**Dataset records**
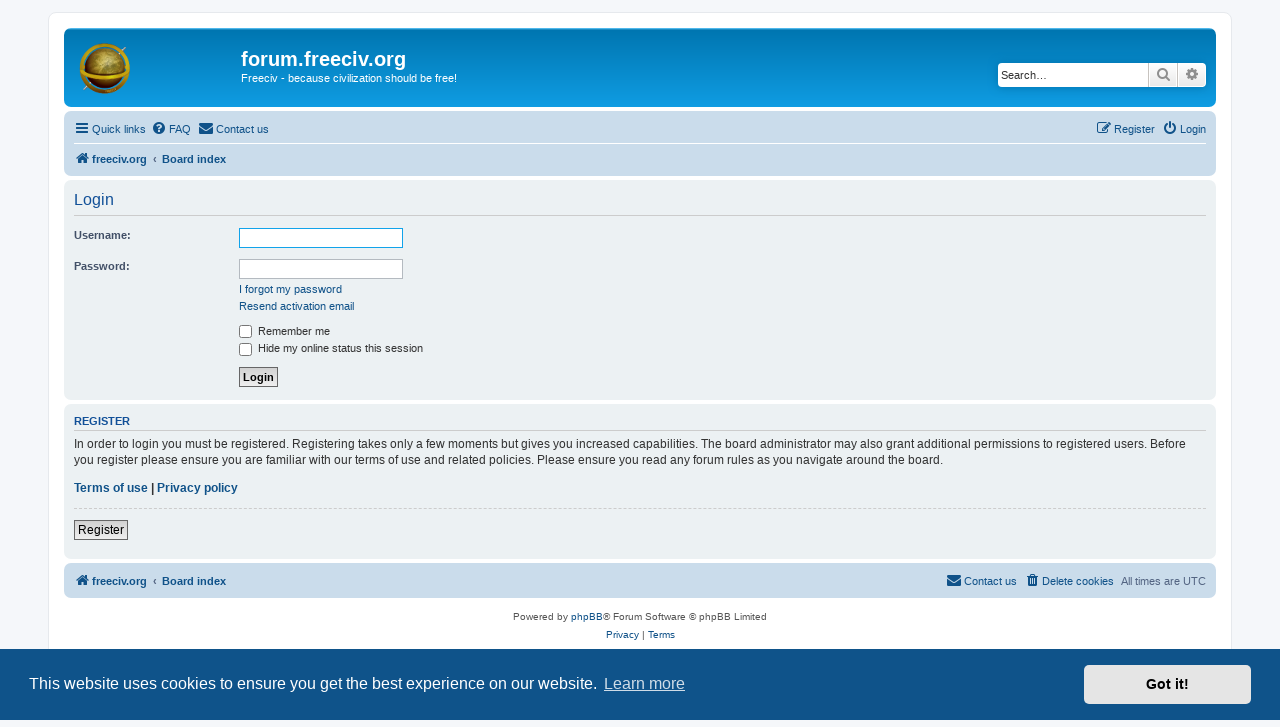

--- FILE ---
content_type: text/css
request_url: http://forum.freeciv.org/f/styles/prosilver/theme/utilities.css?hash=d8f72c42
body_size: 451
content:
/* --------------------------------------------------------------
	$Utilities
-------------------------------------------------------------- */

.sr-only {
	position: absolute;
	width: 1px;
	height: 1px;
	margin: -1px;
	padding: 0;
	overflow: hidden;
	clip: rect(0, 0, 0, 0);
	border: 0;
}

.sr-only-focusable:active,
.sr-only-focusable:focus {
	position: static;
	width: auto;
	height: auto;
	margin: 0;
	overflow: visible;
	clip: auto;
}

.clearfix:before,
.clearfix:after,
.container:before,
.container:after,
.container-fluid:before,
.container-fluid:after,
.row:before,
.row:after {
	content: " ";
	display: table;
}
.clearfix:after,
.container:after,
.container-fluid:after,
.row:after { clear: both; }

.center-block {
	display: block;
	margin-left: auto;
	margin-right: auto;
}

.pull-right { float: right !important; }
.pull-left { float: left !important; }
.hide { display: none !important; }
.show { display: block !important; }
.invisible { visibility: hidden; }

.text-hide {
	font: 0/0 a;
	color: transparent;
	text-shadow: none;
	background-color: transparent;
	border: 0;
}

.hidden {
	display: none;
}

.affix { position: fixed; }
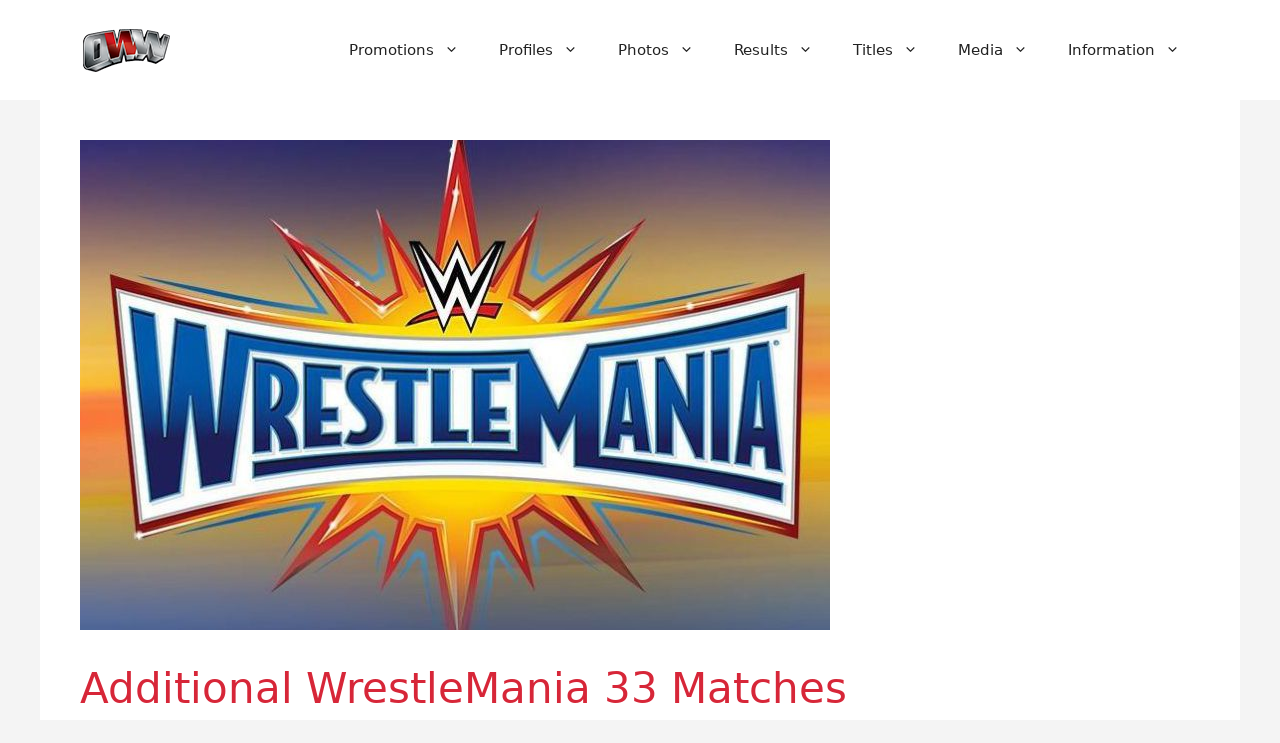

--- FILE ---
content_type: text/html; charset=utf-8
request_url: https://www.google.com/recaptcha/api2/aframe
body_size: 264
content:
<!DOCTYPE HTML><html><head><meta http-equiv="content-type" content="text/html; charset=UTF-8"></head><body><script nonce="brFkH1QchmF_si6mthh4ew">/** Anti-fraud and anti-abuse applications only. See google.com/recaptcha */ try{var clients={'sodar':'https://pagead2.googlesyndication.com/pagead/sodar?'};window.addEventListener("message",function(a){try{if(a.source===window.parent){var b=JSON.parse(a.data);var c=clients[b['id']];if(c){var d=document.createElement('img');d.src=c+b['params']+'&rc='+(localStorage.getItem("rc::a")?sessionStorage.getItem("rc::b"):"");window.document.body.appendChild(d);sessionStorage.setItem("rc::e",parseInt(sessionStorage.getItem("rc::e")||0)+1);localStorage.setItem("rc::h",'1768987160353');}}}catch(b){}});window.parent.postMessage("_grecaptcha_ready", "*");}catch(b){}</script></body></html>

**How to complete this task**
In transcribing the records, omit the pictures and keep everything else exactly as it appears.

**Result for this task**
--- FILE ---
content_type: text/css
request_url: http://forum.freeciv.org/f/styles/prosilver/theme/utilities.css?hash=d8f72c42
body_size: 451
content:
/* --------------------------------------------------------------
	$Utilities
-------------------------------------------------------------- */

.sr-only {
	position: absolute;
	width: 1px;
	height: 1px;
	margin: -1px;
	padding: 0;
	overflow: hidden;
	clip: rect(0, 0, 0, 0);
	border: 0;
}

.sr-only-focusable:active,
.sr-only-focusable:focus {
	position: static;
	width: auto;
	height: auto;
	margin: 0;
	overflow: visible;
	clip: auto;
}

.clearfix:before,
.clearfix:after,
.container:before,
.container:after,
.container-fluid:before,
.container-fluid:after,
.row:before,
.row:after {
	content: " ";
	display: table;
}
.clearfix:after,
.container:after,
.container-fluid:after,
.row:after { clear: both; }

.center-block {
	display: block;
	margin-left: auto;
	margin-right: auto;
}

.pull-right { float: right !important; }
.pull-left { float: left !important; }
.hide { display: none !important; }
.show { display: block !important; }
.invisible { visibility: hidden; }

.text-hide {
	font: 0/0 a;
	color: transparent;
	text-shadow: none;
	background-color: transparent;
	border: 0;
}

.hidden {
	display: none;
}

.affix { position: fixed; }

--- FILE ---
content_type: text/html; charset=utf-8
request_url: https://www.google.com/recaptcha/api2/aframe
body_size: 264
content:
<!DOCTYPE HTML><html><head><meta http-equiv="content-type" content="text/html; charset=UTF-8"></head><body><script nonce="brFkH1QchmF_si6mthh4ew">/** Anti-fraud and anti-abuse applications only. See google.com/recaptcha */ try{var clients={'sodar':'https://pagead2.googlesyndication.com/pagead/sodar?'};window.addEventListener("message",function(a){try{if(a.source===window.parent){var b=JSON.parse(a.data);var c=clients[b['id']];if(c){var d=document.createElement('img');d.src=c+b['params']+'&rc='+(localStorage.getItem("rc::a")?sessionStorage.getItem("rc::b"):"");window.document.body.appendChild(d);sessionStorage.setItem("rc::e",parseInt(sessionStorage.getItem("rc::e")||0)+1);localStorage.setItem("rc::h",'1768987160353');}}}catch(b){}});window.parent.postMessage("_grecaptcha_ready", "*");}catch(b){}</script></body></html>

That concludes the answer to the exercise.